> DATA SHOWN:

━━━━━━━━━━━━━━━━━━━━━━━━━━━━━━

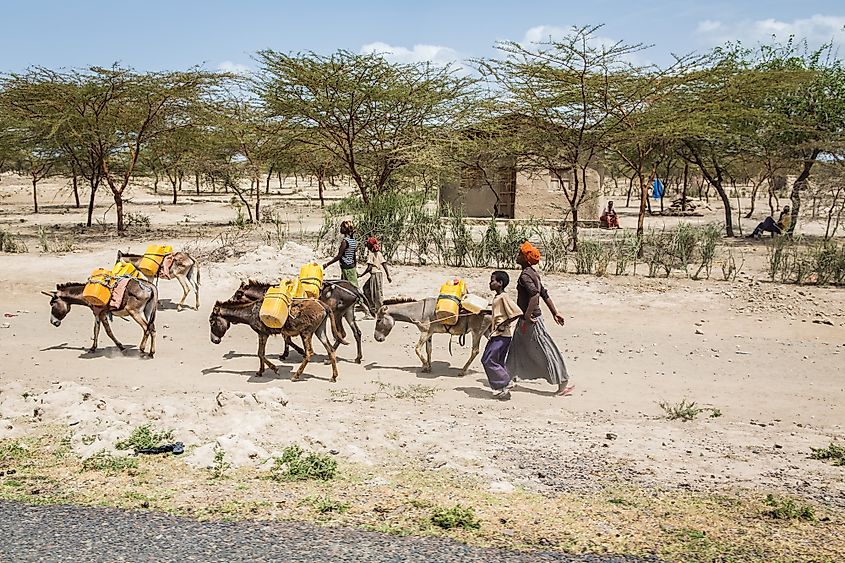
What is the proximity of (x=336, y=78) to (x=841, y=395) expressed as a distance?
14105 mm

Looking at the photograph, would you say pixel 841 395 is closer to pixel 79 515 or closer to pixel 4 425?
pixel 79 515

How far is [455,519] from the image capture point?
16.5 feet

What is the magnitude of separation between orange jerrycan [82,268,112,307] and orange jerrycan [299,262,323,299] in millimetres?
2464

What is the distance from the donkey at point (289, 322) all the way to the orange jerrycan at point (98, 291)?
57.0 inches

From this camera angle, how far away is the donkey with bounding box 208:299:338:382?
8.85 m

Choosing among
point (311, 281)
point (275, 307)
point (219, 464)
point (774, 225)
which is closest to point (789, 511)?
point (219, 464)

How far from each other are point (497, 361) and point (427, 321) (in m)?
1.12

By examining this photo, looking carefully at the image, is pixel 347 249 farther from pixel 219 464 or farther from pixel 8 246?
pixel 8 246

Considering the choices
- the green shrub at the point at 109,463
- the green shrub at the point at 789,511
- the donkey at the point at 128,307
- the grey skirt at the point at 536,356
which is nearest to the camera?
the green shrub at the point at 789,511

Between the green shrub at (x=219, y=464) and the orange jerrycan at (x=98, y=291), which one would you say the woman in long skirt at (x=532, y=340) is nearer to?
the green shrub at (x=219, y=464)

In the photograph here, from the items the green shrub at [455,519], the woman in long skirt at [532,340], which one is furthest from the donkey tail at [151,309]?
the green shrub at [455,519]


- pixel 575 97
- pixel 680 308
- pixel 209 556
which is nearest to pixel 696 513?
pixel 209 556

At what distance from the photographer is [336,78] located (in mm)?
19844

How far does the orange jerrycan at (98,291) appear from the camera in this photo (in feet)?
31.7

━━━━━━━━━━━━━━━━━━━━━━━━━━━━━━

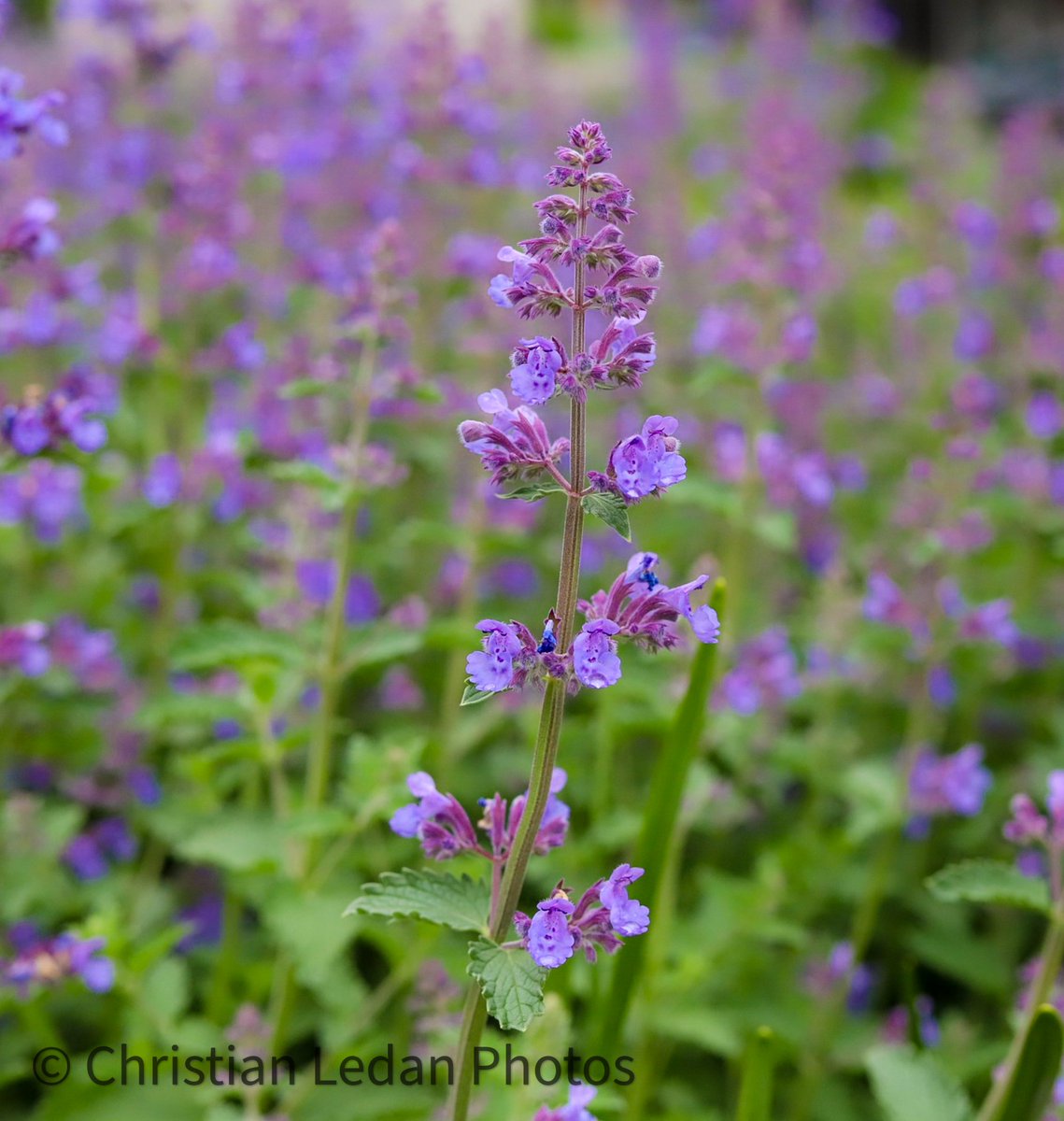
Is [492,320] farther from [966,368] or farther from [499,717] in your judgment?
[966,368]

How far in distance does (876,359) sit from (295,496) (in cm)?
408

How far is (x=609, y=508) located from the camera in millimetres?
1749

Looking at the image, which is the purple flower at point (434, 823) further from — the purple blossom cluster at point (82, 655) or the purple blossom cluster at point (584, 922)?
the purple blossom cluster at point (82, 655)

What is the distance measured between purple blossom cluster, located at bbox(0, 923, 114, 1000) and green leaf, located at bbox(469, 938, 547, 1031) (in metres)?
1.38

━━━━━━━━━━━━━━━━━━━━━━━━━━━━━━

> WHAT TO WORK ON: Find each line in the records above that contains the word "donkey", matching case, and copy those lines.

> REPLY:
What is the distance from the donkey at point (289, 322) all the way to the orange jerrycan at point (98, 291)?
From this camera angle, how far away is the donkey with bounding box 208:299:338:382?
- the donkey at the point at 128,307
In the photograph here, from the items the green shrub at [455,519], the woman in long skirt at [532,340], which one is furthest from the donkey tail at [151,309]?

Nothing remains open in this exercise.